- _ABOUT THIS TASK_
According to the change summary, which environment variable is added in npu_generate.py?

- _PASSAGE_
=== Begin Enclosure ===

Adds an A8W8/BF16 checkpoint loader and decode-backend CLI options for Qwen3-14B, introduces L3-mode and A8W8-decode-loop execution paths with quantization-aware compilation and weight handling in the NPU executor, threads a pto_isa_commit parameter through the core executor, adds ContinuousTensor support to the worker, and adds a dependency-free Qwen byte-level BPE tokenizer fallback.

Changes

A8W8/L3 Decode Feature

Layer / File(s) Summary
A8W8 directory checkpoint loader
examples/model/qwen3_14b/runner/a8w8_loader.py
New _SafeTensorIndex shard reader, layout conversion helpers, and Qwen3A8W8DirectoryLoader that builds tokenizer/config/per-layer quantized and bf16 weights into a LoadedModel.
CLI options, model-loader wiring, and L2 profiling
examples/model/qwen3_14b/npu_generate.py
New --model-format, --decode-backend, --max-batch-size, --pto-isa-commit, --l3-mode, --a8w8-decode-loop flags; conditional Qwen3A8W8DirectoryLoader registration; QWEN_A8W8_BF16_KV env var; timed_run_l2 replaces prior L2 timing wrapper; RuntimeConfig dtype/batch updates.

=== End Enclosure ===

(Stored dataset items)
=== Begin Enclosure ===

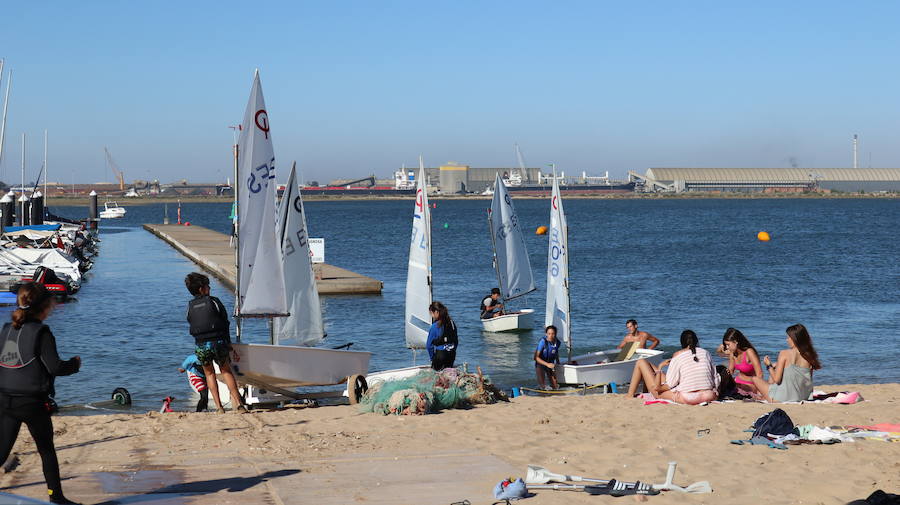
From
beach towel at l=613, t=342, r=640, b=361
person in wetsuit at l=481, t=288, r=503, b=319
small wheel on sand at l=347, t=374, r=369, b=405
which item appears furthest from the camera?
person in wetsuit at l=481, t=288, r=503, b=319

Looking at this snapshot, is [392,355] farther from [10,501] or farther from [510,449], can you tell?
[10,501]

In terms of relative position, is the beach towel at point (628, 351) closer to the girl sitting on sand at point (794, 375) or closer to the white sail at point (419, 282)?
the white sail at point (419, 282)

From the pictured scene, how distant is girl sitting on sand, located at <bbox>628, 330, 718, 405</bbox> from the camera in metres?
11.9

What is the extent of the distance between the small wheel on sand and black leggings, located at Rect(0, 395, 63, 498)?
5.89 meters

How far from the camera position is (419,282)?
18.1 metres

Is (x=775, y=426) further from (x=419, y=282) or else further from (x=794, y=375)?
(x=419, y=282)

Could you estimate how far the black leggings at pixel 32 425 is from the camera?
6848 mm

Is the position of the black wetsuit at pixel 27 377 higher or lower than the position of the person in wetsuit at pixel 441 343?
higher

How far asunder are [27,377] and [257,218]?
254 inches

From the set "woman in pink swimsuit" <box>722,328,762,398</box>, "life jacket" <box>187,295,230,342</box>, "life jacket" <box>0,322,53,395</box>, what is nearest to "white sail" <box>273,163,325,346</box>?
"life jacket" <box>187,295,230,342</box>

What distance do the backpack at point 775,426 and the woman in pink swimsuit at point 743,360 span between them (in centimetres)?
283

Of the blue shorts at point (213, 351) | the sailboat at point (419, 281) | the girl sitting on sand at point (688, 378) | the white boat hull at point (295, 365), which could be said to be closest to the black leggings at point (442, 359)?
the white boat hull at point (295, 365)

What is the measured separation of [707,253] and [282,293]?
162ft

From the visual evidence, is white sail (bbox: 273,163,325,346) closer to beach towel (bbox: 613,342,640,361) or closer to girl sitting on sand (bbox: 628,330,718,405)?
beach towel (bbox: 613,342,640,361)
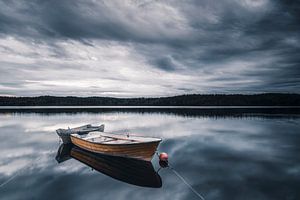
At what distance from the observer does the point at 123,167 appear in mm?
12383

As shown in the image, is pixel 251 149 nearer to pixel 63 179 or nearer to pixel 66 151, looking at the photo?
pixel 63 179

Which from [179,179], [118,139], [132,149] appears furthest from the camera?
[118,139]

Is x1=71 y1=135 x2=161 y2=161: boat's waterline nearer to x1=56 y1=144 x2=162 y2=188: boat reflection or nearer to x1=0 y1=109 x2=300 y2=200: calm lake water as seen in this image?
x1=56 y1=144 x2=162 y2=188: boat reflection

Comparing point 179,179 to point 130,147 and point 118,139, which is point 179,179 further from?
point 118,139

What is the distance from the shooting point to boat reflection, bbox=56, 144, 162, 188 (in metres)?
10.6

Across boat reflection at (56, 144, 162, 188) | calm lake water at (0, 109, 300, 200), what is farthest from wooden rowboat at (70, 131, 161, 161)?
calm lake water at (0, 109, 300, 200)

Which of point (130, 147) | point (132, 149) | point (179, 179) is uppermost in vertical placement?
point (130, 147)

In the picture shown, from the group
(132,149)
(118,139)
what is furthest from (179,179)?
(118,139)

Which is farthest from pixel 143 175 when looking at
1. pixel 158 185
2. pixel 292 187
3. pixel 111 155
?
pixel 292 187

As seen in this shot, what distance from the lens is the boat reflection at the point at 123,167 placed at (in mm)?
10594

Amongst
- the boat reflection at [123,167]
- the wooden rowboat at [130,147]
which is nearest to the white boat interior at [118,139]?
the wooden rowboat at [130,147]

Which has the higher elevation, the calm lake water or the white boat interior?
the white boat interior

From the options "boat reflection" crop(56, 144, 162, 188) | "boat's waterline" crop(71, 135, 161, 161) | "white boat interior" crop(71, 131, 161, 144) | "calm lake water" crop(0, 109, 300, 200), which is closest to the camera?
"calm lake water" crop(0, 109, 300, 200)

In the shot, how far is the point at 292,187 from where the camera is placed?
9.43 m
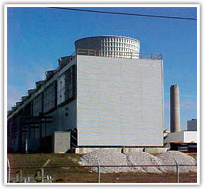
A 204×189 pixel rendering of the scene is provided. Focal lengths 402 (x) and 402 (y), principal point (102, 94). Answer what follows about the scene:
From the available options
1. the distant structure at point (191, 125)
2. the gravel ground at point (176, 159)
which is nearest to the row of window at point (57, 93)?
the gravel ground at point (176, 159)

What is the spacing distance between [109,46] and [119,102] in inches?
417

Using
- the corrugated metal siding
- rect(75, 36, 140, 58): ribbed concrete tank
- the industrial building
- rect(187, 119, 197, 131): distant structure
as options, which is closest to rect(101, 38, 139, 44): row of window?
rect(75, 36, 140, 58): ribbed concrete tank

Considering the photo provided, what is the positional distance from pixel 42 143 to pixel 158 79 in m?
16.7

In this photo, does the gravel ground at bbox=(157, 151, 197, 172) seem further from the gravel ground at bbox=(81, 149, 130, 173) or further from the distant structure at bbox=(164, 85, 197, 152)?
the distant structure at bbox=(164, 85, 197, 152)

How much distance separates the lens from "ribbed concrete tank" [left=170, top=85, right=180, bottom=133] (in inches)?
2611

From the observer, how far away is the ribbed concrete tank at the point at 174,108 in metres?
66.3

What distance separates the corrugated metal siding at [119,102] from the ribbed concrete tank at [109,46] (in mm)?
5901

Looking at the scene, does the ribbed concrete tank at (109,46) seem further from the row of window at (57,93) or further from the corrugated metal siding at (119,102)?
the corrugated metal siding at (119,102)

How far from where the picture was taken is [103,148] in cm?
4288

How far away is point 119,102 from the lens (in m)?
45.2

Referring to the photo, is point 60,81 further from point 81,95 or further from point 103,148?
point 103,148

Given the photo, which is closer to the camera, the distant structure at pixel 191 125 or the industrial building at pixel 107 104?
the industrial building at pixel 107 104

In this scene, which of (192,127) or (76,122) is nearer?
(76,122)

=== End Enclosure ===
=== Begin Enclosure ===

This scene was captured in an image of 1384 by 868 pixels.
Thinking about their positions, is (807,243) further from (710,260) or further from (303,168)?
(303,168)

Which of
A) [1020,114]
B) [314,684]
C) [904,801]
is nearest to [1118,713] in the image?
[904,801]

=== End Enclosure ===

- _ANSWER AREA_
QWEN_A8W8_BF16_KV